» **本文**

+++

ASCII.jp / 2024年7月18日 9時0分

 キヤノンは7月17日、プロフェッショナル向けのフラッグシップミラーレスカメラ「EOS R1」と、高画素モデル「EOS R5 MarkⅡ」を発表した。ともに、新開発の「Accelerated Capture」の搭載により、高度な撮影能力を実現している。

 価格はオープンで、R1ボディの直販価格(キヤノンオンラインショップの予価)は108万9000円で11月発売、R5 MarkⅡは65万4500円で8月下旬発売の予定だ。

 2機種はターゲットユーザーもボディサイズも異なる。R1はもちろん、フラッグシップならではの高速性能と信頼性で大型、R5 MarkⅡは高解像度の写真とともに8K動画も撮れるのにコンパクトだ。ところが、この2モデルは共通の新技術を搭載した「兄弟カメラ」なのである。

 両機種の実機に触ることができたので、共通機能を中心に解説していこう。

11月と8月発売だが、予約は同時に始まる。

+++

» **資料**
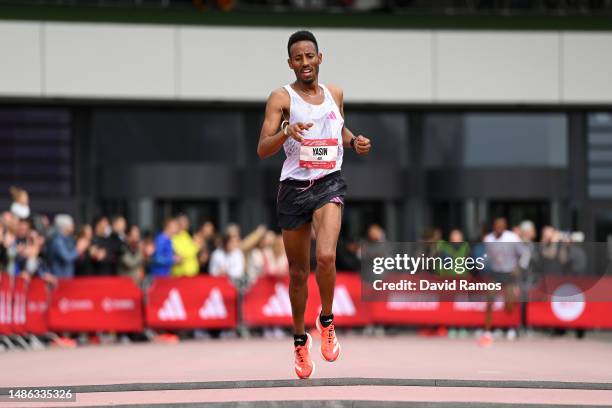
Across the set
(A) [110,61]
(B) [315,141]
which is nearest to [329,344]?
(B) [315,141]

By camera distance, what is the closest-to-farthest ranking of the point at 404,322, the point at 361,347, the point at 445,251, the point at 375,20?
the point at 445,251 → the point at 361,347 → the point at 404,322 → the point at 375,20

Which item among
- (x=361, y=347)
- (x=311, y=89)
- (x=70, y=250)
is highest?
(x=311, y=89)

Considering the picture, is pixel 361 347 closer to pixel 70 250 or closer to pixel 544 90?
pixel 70 250

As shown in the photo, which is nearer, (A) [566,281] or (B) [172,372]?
(B) [172,372]

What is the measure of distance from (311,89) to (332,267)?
4.37ft

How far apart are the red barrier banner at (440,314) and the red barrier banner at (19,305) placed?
5.57 m

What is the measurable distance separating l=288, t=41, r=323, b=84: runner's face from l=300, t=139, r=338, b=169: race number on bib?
47 centimetres

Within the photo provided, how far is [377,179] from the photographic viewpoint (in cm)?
2645

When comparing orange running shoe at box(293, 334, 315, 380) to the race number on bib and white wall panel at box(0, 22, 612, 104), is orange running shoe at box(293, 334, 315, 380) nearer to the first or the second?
the race number on bib

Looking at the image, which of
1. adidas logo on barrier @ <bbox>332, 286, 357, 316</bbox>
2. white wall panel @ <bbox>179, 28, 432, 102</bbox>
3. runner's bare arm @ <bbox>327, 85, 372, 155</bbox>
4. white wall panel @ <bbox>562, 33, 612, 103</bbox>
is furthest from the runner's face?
white wall panel @ <bbox>562, 33, 612, 103</bbox>

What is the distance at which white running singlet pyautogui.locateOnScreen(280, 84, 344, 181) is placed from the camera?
9094mm

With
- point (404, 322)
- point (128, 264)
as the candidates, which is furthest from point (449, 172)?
point (128, 264)

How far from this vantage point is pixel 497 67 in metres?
26.2

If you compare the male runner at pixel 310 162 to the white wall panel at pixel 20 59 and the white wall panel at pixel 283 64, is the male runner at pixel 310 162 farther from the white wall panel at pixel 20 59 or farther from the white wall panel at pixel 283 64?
the white wall panel at pixel 20 59
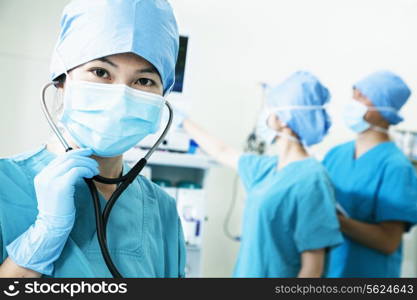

+++

» **課題**
本文によると、EOS R5 MarkⅡの発売はいつの予定ですか。

» **解答**
8月下旬の予定です。